Please say whether each statement agrees with the Pearl Harbor account: (a) Cornelia Fort had been working at Honolulu's Andrew Flying Service for two months; (b) the bombers she saw flying in were black; (c) 68 civilians were killed in the attack. Answer yes or no for each, and quote the words of the account that settle it.

*Page text*.
........
On the clear Sunday morning of December 7, 1941, flight instructor Cornelia Fort was flying with a student pilot named Suomala. They had risen from the runway at Honolulu’s John Rodgers Airport to practice take-offs and landings before Suomala was to solo. To the west lay Pearl Harbor and its crowded, still dormant naval base. Just 22 years old and a pilot of less than two years, Cornelia was one of the United States’ most experienced aviators, earning her commercial and instructor’s licenses within a year. Leaving behind her family’s Nashville estate, she had been working for two months since October at Honolulu’s Andrew Flying Service.
Just prior to the last landing that Suomala was to make before soloing, Cornelia looked around and saw a military plane coming in from the sea. Being used to military traffic and the respective safety zones, she noted its position and turned to look around to see if clear to make the last turn into the field. She then saw the other plane coming directly toward hers at the same altitude. Jerking the controls away from her student, Cornelia jammed the throttle wide open to pull above the oncoming plane. The red ball emblem on the tops of its wings glared brightly in the sun. She recognized the emblem as that of the Rising Sun, previously only seen on passenger ships, and then she looked at Pearl Harbor in utter disbelief as billowing black smoke rose up from the harbor. She thought it might be some kind of military maneuver or practice until she saw a formation of silver bombers flying in. But then, something detached itself from one of the bombers, and she watched it as it glistened in the light of the dawn, exploding in the middle of the harbor below.
As Cornelia began her descent, she heard a burst of machine-gun fire and realized it was intended for her plane and that the sky was not the place to be. Touching down, Suomala broke the silence, asking whether he was going to solo. Cornelia later recounted saying something to the effect of, ‘’Not today, brother!” A shadow passed over them, and bullets spattered all around, ripping into the little airplane behind her as she and Suomala sprinted toward the hangar for cover.
Following the attack on Pearl Harbor, a total of 2,335 military personnel were killed, including 2,008 Navy personnel, 109 Marines, 218 Army, and an additional 68 civilians. 1,143 were wounded. And in a remarkable twist of fate, Cornelia Fort became the first eyewitness to the attack on Pearl Harbor on the morning of December 7, 1941.
........
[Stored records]
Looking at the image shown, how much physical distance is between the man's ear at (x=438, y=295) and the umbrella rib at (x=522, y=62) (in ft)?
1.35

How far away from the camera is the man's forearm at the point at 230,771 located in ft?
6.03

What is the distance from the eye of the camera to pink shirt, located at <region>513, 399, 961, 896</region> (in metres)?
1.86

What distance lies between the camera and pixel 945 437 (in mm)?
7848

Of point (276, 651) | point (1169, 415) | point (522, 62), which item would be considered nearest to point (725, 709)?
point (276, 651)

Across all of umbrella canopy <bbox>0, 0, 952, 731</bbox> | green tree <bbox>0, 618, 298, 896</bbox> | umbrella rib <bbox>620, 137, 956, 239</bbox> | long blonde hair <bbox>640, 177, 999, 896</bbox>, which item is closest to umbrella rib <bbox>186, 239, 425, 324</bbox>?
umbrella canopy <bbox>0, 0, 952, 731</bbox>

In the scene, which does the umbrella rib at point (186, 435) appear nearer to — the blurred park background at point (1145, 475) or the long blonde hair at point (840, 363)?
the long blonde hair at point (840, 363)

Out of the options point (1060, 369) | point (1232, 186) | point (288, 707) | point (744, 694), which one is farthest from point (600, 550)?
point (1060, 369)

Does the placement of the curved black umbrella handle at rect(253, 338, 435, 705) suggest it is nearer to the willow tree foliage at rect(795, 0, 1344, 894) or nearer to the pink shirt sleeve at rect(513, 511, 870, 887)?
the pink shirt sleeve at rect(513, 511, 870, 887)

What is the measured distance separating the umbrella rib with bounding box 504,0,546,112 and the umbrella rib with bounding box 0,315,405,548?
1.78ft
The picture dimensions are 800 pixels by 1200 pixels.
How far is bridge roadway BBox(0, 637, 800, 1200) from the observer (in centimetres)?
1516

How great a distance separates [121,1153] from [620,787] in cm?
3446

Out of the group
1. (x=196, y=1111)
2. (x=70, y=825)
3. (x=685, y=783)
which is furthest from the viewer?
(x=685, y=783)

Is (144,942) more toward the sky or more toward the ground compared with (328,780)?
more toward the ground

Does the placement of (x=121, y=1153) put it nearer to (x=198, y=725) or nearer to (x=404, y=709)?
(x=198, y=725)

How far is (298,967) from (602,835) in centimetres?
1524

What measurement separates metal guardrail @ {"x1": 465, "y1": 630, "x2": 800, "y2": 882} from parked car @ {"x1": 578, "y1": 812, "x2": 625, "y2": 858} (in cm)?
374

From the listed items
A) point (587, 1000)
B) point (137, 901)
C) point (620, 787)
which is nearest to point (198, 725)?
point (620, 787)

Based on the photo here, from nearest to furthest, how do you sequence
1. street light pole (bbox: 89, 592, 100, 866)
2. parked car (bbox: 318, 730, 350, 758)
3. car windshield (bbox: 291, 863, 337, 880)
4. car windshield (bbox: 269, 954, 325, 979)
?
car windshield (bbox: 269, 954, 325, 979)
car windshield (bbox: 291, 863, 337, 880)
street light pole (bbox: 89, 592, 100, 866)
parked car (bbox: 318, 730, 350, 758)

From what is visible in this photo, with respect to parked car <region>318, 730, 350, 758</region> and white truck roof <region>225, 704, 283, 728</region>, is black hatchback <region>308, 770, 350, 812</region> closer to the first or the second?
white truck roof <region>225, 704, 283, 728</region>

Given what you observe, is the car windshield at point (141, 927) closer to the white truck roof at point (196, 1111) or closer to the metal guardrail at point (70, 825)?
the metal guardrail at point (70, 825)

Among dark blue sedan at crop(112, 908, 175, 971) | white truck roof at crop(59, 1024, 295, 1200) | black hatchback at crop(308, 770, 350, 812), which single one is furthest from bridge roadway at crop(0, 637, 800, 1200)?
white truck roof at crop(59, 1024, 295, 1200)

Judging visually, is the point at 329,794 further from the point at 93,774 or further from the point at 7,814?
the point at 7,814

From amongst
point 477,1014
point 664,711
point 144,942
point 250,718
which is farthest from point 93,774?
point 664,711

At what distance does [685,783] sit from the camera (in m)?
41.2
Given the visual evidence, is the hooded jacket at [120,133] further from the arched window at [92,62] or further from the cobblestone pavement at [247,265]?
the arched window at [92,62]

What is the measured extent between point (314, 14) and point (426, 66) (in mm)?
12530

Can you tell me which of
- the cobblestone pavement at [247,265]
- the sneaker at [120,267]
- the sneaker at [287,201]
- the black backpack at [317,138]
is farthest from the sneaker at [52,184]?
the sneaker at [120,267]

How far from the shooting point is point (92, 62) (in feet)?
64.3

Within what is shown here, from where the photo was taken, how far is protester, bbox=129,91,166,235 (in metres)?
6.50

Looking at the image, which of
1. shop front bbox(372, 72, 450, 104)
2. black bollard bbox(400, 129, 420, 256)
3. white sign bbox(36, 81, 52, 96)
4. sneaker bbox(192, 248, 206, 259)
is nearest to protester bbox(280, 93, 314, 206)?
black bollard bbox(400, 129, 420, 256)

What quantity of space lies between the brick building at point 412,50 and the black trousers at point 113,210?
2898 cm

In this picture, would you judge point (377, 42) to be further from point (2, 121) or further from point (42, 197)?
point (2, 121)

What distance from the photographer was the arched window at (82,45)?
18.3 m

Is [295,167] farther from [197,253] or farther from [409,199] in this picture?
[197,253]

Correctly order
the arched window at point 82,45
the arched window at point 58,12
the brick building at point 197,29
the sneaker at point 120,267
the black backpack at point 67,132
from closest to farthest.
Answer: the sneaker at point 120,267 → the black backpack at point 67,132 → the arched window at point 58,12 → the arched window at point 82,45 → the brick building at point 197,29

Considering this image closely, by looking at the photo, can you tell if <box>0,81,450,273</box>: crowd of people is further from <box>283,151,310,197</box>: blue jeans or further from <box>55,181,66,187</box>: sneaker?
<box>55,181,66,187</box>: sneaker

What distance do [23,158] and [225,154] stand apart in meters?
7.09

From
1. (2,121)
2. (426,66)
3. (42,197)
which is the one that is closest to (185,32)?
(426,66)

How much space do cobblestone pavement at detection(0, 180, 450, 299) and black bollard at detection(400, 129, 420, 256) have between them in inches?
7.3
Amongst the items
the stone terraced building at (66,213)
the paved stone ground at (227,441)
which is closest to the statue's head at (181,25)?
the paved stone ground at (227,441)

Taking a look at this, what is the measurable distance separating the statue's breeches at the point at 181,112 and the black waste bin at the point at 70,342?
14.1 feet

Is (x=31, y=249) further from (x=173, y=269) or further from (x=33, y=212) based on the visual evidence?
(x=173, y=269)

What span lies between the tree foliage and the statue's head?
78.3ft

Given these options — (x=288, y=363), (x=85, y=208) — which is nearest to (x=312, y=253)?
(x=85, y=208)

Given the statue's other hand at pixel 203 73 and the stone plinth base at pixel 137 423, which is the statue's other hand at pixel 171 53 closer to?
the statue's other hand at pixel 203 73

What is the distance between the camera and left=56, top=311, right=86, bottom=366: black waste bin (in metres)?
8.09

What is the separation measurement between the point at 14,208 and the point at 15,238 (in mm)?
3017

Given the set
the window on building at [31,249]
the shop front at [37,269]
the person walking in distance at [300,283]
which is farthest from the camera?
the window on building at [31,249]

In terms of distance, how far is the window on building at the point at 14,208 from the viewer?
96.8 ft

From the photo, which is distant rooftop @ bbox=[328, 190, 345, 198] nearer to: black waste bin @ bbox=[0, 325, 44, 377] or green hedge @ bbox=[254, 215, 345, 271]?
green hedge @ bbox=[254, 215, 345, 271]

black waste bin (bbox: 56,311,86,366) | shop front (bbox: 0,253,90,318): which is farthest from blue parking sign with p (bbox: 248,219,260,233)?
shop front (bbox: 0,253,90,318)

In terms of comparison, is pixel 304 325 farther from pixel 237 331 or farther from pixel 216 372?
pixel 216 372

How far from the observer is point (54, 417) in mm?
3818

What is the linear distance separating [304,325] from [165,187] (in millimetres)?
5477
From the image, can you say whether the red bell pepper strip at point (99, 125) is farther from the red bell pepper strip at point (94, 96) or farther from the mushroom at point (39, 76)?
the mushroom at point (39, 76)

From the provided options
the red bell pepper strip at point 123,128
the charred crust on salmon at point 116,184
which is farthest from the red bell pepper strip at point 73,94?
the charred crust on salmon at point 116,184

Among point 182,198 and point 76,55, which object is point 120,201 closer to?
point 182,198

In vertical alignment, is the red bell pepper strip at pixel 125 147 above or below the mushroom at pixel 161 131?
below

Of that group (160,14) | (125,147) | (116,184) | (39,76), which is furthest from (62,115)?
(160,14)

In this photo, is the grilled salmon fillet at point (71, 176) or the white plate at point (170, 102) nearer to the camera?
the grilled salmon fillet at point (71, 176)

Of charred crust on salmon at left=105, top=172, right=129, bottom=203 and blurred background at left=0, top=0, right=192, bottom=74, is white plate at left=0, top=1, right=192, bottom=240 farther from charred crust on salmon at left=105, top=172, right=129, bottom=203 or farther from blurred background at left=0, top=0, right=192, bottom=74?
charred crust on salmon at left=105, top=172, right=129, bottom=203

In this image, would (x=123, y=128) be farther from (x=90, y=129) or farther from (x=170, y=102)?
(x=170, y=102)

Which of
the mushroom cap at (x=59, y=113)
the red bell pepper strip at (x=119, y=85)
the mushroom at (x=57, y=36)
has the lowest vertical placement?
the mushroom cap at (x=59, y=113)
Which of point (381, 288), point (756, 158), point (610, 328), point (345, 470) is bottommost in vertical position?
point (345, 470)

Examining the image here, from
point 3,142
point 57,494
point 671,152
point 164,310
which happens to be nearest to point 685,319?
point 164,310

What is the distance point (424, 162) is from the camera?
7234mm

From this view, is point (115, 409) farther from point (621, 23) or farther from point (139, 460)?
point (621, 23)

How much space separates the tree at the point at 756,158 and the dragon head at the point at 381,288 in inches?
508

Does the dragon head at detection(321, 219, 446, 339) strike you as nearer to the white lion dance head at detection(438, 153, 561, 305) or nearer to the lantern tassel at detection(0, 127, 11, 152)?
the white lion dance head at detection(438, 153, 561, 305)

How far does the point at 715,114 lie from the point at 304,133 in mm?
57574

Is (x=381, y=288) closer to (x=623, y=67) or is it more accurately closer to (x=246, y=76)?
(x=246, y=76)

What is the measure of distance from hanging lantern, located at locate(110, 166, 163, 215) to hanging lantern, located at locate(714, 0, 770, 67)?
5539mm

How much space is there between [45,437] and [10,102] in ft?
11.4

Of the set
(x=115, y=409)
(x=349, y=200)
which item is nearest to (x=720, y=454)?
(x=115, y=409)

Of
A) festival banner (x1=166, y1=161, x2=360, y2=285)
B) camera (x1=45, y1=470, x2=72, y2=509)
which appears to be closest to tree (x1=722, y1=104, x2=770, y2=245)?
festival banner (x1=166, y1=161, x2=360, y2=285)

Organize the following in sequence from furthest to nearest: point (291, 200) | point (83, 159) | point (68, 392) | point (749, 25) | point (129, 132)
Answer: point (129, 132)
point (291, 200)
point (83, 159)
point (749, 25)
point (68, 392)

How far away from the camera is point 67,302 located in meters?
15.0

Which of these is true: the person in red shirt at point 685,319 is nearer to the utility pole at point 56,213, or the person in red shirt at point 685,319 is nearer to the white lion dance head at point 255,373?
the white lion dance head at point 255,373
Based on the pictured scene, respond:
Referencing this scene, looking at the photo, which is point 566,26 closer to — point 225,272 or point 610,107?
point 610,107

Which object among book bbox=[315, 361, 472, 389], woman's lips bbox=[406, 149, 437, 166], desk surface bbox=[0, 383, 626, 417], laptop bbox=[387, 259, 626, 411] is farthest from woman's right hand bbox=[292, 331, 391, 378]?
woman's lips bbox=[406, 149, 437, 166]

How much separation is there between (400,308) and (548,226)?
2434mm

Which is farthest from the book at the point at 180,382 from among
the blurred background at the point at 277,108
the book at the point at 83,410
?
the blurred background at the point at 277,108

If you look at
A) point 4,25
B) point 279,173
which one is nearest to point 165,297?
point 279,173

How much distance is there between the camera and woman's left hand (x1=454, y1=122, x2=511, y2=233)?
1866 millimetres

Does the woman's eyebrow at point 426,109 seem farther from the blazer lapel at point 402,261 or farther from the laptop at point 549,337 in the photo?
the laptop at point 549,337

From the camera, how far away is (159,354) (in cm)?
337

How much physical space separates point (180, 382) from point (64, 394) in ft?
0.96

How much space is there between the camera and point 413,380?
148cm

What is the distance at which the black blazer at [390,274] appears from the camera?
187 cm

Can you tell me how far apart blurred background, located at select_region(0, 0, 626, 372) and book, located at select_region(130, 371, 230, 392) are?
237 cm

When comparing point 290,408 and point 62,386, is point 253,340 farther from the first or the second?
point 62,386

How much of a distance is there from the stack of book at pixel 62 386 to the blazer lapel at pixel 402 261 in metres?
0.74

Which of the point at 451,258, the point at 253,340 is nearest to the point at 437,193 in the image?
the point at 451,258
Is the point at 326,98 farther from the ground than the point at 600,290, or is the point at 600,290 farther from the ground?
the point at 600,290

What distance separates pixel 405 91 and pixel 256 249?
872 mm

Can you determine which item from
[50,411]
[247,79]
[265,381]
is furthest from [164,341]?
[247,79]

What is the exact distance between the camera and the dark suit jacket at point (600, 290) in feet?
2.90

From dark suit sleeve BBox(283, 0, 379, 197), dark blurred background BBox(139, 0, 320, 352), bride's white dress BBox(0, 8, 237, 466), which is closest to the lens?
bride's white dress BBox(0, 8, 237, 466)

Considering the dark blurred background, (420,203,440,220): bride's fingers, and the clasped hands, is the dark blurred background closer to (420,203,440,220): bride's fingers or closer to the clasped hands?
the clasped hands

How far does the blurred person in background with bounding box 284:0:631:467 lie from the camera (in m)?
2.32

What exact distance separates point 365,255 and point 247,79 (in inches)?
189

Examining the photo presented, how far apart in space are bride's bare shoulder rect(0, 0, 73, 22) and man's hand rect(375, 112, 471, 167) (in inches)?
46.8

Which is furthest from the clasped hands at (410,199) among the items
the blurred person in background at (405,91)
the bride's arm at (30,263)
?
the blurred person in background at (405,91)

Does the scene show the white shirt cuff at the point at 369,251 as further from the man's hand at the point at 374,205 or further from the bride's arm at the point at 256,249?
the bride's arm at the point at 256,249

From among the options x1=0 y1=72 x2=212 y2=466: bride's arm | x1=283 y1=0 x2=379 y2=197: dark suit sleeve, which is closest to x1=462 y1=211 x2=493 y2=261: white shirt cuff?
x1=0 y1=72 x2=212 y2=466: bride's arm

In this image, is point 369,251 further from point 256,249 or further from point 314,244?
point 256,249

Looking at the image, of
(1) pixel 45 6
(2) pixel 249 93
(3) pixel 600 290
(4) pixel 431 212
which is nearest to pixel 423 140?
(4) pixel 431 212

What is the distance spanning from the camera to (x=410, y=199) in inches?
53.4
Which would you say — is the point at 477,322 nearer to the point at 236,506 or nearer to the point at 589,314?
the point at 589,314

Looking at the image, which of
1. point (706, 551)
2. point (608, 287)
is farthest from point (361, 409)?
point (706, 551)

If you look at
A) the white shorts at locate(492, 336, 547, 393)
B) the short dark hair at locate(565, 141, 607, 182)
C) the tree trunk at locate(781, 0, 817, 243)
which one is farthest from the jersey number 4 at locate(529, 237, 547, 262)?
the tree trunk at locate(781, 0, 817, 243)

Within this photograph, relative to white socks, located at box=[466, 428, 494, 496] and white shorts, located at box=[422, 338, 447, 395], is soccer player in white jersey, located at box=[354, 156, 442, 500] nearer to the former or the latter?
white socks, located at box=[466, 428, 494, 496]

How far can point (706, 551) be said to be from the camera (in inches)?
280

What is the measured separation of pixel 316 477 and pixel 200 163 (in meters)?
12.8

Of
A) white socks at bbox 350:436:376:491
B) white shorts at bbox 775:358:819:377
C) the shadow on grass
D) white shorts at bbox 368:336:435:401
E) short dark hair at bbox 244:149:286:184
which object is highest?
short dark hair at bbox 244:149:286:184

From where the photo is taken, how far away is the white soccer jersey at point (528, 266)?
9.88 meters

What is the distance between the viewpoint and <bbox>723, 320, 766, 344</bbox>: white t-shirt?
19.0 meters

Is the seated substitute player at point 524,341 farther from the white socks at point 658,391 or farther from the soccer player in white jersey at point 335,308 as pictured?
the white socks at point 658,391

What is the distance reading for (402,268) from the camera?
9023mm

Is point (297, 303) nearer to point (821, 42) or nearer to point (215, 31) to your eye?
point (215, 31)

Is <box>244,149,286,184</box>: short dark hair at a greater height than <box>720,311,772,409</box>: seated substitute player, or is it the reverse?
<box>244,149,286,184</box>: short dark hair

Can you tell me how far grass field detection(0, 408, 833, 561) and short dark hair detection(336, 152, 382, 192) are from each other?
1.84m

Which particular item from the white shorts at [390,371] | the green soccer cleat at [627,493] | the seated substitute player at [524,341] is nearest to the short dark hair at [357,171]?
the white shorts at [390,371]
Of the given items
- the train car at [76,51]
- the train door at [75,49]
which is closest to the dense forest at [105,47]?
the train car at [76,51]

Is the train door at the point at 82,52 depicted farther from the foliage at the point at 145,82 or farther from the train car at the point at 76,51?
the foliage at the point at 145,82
........
*Result*.
(a) Yes: "she had been working for two months since October at Honolulu’s Andrew Flying Service."
(b) No: "a formation of silver bombers flying in."
(c) Yes: "and an additional 68 civilians."